START Document extract

In August 1st of 2018, Google’s Medic update swept through search results. It served a heavy blow to many unprepared for this broad core algorithm update.
Health sites were a notable target that tended to be hit harder, hence the ‘Medic Update’ moniker. In the aftermath of basically being google rolled, every digital marketer has been doing overtime to put up quality content.
This is to stabilize their individual SEO plans and keep themselves going on the race to first result in the search engines.
But how to recover from Google updates like this? Whether August 2018 dealt you and your company a bad hand, as it most affected sites like ones for dieting, nutrition, and medical devices, it still helps to have some idea of how to handle damage control.
And the vague statement from technologist and general SEO figurehead Danny Sullivan stating, “Just create great content (Haynes)” on Twitter is not helpful. The following isn’t a step-by-step procedure to follow, just tips. Try everything, check off things as you go….
Check for the Weak Point(s)
Making quality content is an excellent start, however. Following every quality rater guideline that stands for expertise, authoritativeness, and trust will help you in the long run, but it’s a fair no-brainer that content makes or breaks a page, and no doubt you and your company have been working on little more than determination and caffeine to ensure this.
Consider: it may not be your content. Your content can be high quality but the update hit affected ratings, even for websites that were doing really well beforehand. Things like a few unscrupulous reviews, Google deciding your site/page isn’t relevant enough, or not having enough traffic due to a high volume of low-quality content can take you down a few results.
If it’s your profile, it could be the links since we know landing pages are key to SEO. But Google search has begun to crack down on links that look like they were purchased or passed ‘under the table’ to get a better ranking for whatever website they got attached to.
If the websites you get the links from are of low authority (remember the quality rater guidelines) or full of spam, use the Google Disavow tool to let it be known you aren’t connected to those links.
If it’s credibility and legitimacy of the site, particularly regarding who owns it, then ensure the ‘About Us’ page is detailed and that the contact information is on every page. On content like blog posts and articles, perhaps a short bio of the creator with the education or credentials that showcase expertise and authority on the matter.
Marie Haynes brought up an important note in regards to what Google will consider spam. On her Twitter, she posts:
“From the latest hangout, if you are using G translate for parts of your content, be sure that you don’t show that content to search engines.
My note: Google often treats auto-translated as auto-generated and can consider it spam.”
Add and Update
Add to the quality, not quantity, of your content. It is tempting to put out a large article twice a week or however your traditional schedule does, but all that stuffing will be seen as the fluff it is, especially if it’s about topics covered by too many other sources on the internet.
Make your content detailed, specific, elaborate, using real experiences by your very real colleagues as a frame for finding what you can create content on.
Look into past content and update it all, even if just adding or replacing another paragraph. This keeps the article or blog post or whatever form of content relevant to the user experience.
Treat adding and updating like a college essay. Do the research and make sure the sources cited are excellent, as well as using pictures, videos, infographics, statistics, anything that will be a good indicator of successful content.
Keywords are important, so either get a pen and paper or open a new note or document and jot down keywords. There’s something generally and widely beneficial about simply getting words down in physical form.

END Document extract
START Dataset entries

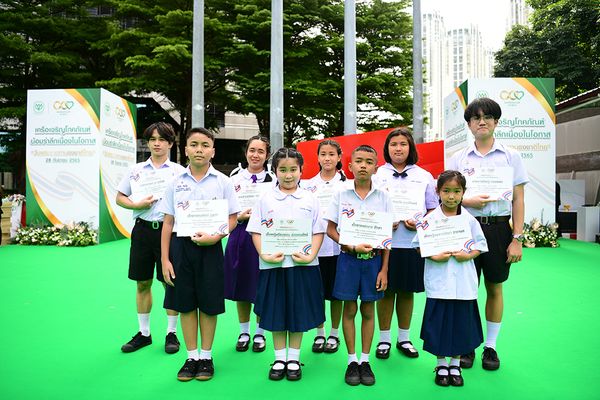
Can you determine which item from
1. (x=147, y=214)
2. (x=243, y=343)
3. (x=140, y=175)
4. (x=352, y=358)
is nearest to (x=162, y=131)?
(x=140, y=175)

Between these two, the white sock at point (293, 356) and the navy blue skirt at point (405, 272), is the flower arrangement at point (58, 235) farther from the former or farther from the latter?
the navy blue skirt at point (405, 272)

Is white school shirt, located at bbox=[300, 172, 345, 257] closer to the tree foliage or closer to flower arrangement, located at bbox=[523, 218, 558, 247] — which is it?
flower arrangement, located at bbox=[523, 218, 558, 247]

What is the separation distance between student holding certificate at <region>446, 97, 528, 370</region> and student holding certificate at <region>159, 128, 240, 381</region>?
5.23 ft

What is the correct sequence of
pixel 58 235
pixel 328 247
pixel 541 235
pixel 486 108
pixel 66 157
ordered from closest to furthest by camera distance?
pixel 486 108 < pixel 328 247 < pixel 541 235 < pixel 58 235 < pixel 66 157

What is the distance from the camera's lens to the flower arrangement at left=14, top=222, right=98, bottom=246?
362 inches

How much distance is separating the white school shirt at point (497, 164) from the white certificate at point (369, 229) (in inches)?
25.8

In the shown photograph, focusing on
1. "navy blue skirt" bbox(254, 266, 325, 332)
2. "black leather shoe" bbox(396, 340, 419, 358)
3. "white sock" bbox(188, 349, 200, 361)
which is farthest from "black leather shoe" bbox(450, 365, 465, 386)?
"white sock" bbox(188, 349, 200, 361)

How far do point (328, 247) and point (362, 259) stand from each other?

END Dataset entries

__What you should do__. In the article on recovering from Google's Medic update, retype the passage starting at "Add and Update" and ending at "the user experience.".

__Answer__.
Add and Update
Add to the quality, not quantity, of your content. It is tempting to put out a large article twice a week or however your traditional schedule does, but all that stuffing will be seen as the fluff it is, especially if it’s about topics covered by too many other sources on the internet.
Make your content detailed, specific, elaborate, using real experiences by your very real colleagues as a frame for finding what you can create content on.
Look into past content and update it all, even if just adding or replacing another paragraph. This keeps the article or blog post or whatever form of content relevant to the user experience.